Lower down are entries containing pictures. Copy exactly, without those pictures, the lines from the line with "High angle view sportsman kicking rugby ball" through the line with "A graphic of".

Data under study |
[Start of Attachment]

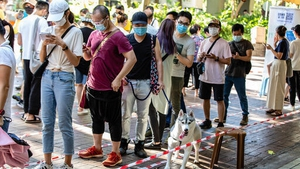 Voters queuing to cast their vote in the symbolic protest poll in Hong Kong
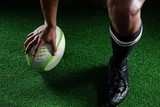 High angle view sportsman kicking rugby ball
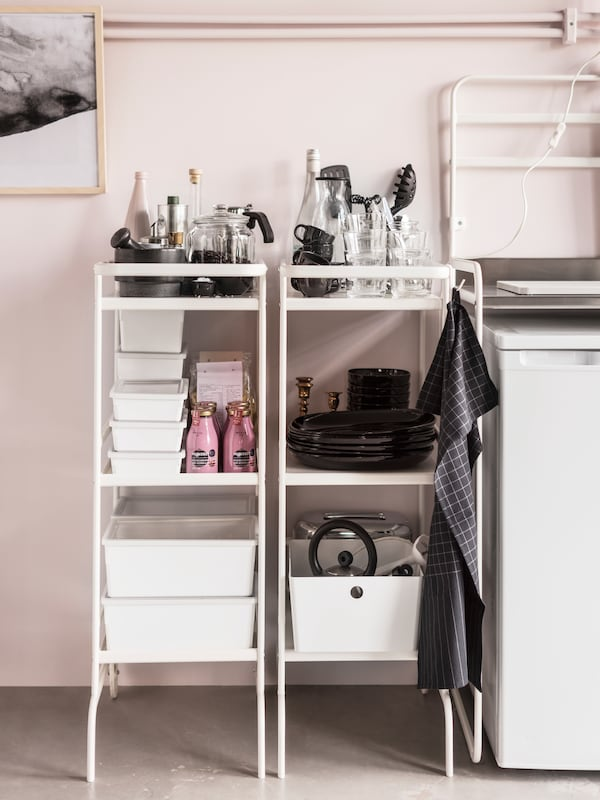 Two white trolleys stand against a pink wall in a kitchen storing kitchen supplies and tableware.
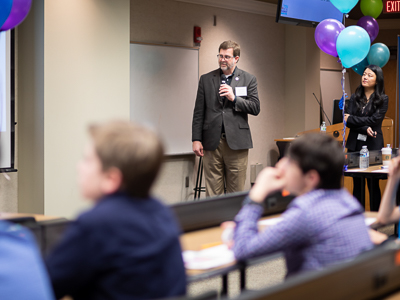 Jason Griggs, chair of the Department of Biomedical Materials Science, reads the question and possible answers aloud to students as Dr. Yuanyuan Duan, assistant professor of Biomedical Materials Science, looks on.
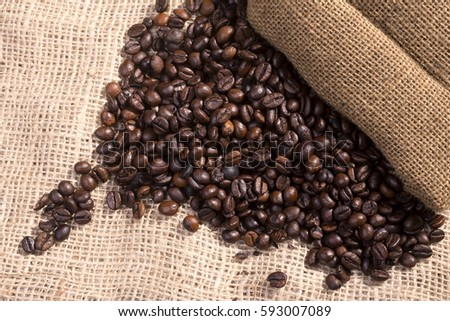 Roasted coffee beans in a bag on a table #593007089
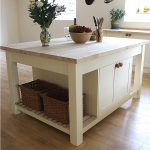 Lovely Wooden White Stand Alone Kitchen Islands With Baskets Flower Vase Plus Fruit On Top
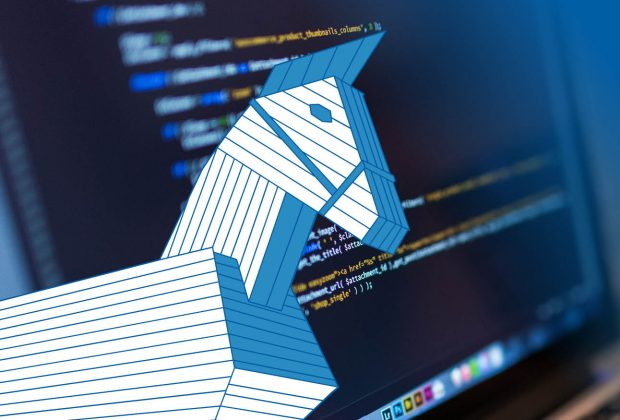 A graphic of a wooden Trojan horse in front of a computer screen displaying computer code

[End of Attachment]
[Start of Attachment]

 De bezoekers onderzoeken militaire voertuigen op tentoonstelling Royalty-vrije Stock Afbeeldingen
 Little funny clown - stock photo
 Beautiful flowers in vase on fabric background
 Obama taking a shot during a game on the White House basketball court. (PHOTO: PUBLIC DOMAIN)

[End of Attachment]

Reply to the exercise |
 High angle view sportsman kicking rugby ball
 Two white trolleys stand against a pink wall in a kitchen storing kitchen supplies and tableware.
 Jason Griggs, chair of the Department of Biomedical Materials Science, reads the question and possible answers aloud to students as Dr. Yuanyuan Duan, assistant professor of Biomedical Materials Science, looks on.
 Roasted coffee beans in a bag on a table #593007089
 Lovely Wooden White Stand Alone Kitchen Islands With Baskets Flower Vase Plus Fruit On Top
 A graphic of a wooden Trojan horse in front of a computer screen displaying computer code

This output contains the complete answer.